The method has been commonly used to identify rare drug-resistant variants of the HIV virus.
A new study showed that analyzing plasma — even with precise, deep sequencing technology — is not enough to detect hepatitis C virus (HCV) variants that are drug resistant.
Though direct acting antivirals (DAAs) are the current standard of care for patients with chronic HCV, strains of HCV resistant to DAAs are emerging. In order to find drug-resistant variants of HCV, clinicians and researchers usually turn to population-based Sanger sequencing.
However, the study researchers — led by V. Stalin Raj of the Department of Viroscience at Erasmus Medical Center in Rotterdam, Netherlands — said that standard Sanger sequencing methods miss minority variants. Deep sequencing (DPS) has been used to identify rare, minority, drug-resistant variants of human immunodeficiency virus (HIV).
“In this study, we developed a DPS approach to obtain insight into HCV NS5B viral quasispecies and the presences of drug-resistance associated NS5B variants in the plasma and liver tissue of treatment naive chronic HCV infected patients,” the researchers said.
In order to carry out their investigation, the researchers obtained liver samples from 18 HCV patients who had not received treatment. They also developed a DPS approach to analyze a genome fragment of amino acid positions from 226 to 337 of the NS5B region, as well as methods to account for potential errors.
“The raw sequence data generated in these experiments contained many errors, not uniformly distributed over the amplified region,” researchers noted.
They added that most errors were introduced by DPS and not by reverse transcription. Furthermore, they used the read cleaning approach, with the goal of purging errors that may be caused by DPS.
This method was tested by simulating 2 sets of reads with 454-specific error profiles, and found that before read cleaning, the average error rate of the stimulated reads were 0.77% and 3.2%, respectively, “thereby exceeding the number of errors effectively encountered in the six control experiments.”

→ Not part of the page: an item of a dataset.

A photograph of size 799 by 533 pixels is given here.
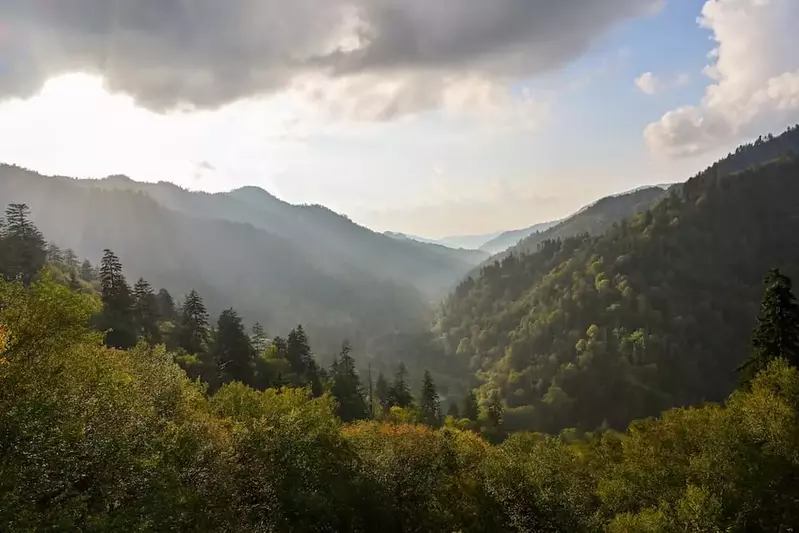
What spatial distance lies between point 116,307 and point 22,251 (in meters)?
28.1

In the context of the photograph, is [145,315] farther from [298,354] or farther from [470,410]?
[470,410]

After read cleaning, all errors were removed. However, the researchers found that range of error rates increased per nucleotide or amino acids. Similar results were obtained in the analyses of HIV quasispecies. Evaluating each nucleotide or amino acid position separately is necessary to avoid the increased error rates.
“For the analysis of NS5B quasispecies in liver and plasma, haplotypes were reconstructed and based on the control experiments, a conservative cut-off was placed at a haplotype frequency of 1%,” the authors wrote.
Even with taking errors into consideration and a conservative cut-off, the researchers suggested caution in interpreting the data because a liver biopsy obtained by a needle may not be a representative sample of the whole liver.
Previous studies using Sanger sequencing analyses showed that mutations that allow for drug resistance were present in treatment-naive patients at a rate of 0.19-24%. However, in the present study, those mutations were found in 16 out of 18 patients, and were either dominant (50%) or minority haplotypes (39%).
In addition, there were 2 mutations that allow for resistance in the same genomic strand in 4 of the 18 patients. Among those 4, the majority (3) the double mutant haplotype was also the dominant haplotype, the researchers noted.
The researchers found that analyzing the liver and plasma separately revealed there were slightly more resistant variants in the liver than in the plasma, suggesting that plasma is sufficient to detect the drug-resistant variants of the virus.
“Overall, our data thus provide insight into the HCV Ns5B quasispecies population in liver and plasma in treatment naive patients obtained through state-of-the-art sensitive sequencing technologies,” the researchers wrote.
The study, “Identification of HCV Resistant Variants against Direct Acting Antivirals in Plasma and Liver of Treatment Naïve Patients,” was published online in the journal Scientific Reports.